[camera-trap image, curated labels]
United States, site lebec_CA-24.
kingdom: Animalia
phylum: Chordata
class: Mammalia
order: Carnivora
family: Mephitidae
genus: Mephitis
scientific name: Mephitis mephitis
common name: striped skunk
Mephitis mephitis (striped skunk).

_TASK DIRECTIONS:_ Please reproduce every line of the material word for word.

_TASK RESPONSE:_
[camera-trap image, curated labels]
United States, site lebec_CA-24.
kingdom: Animalia
phylum: Chordata
class: Mammalia
order: Carnivora
family: Mephitidae
genus: Mephitis
scientific name: Mephitis mephitis
common name: striped skunk
Mephitis mephitis (striped skunk).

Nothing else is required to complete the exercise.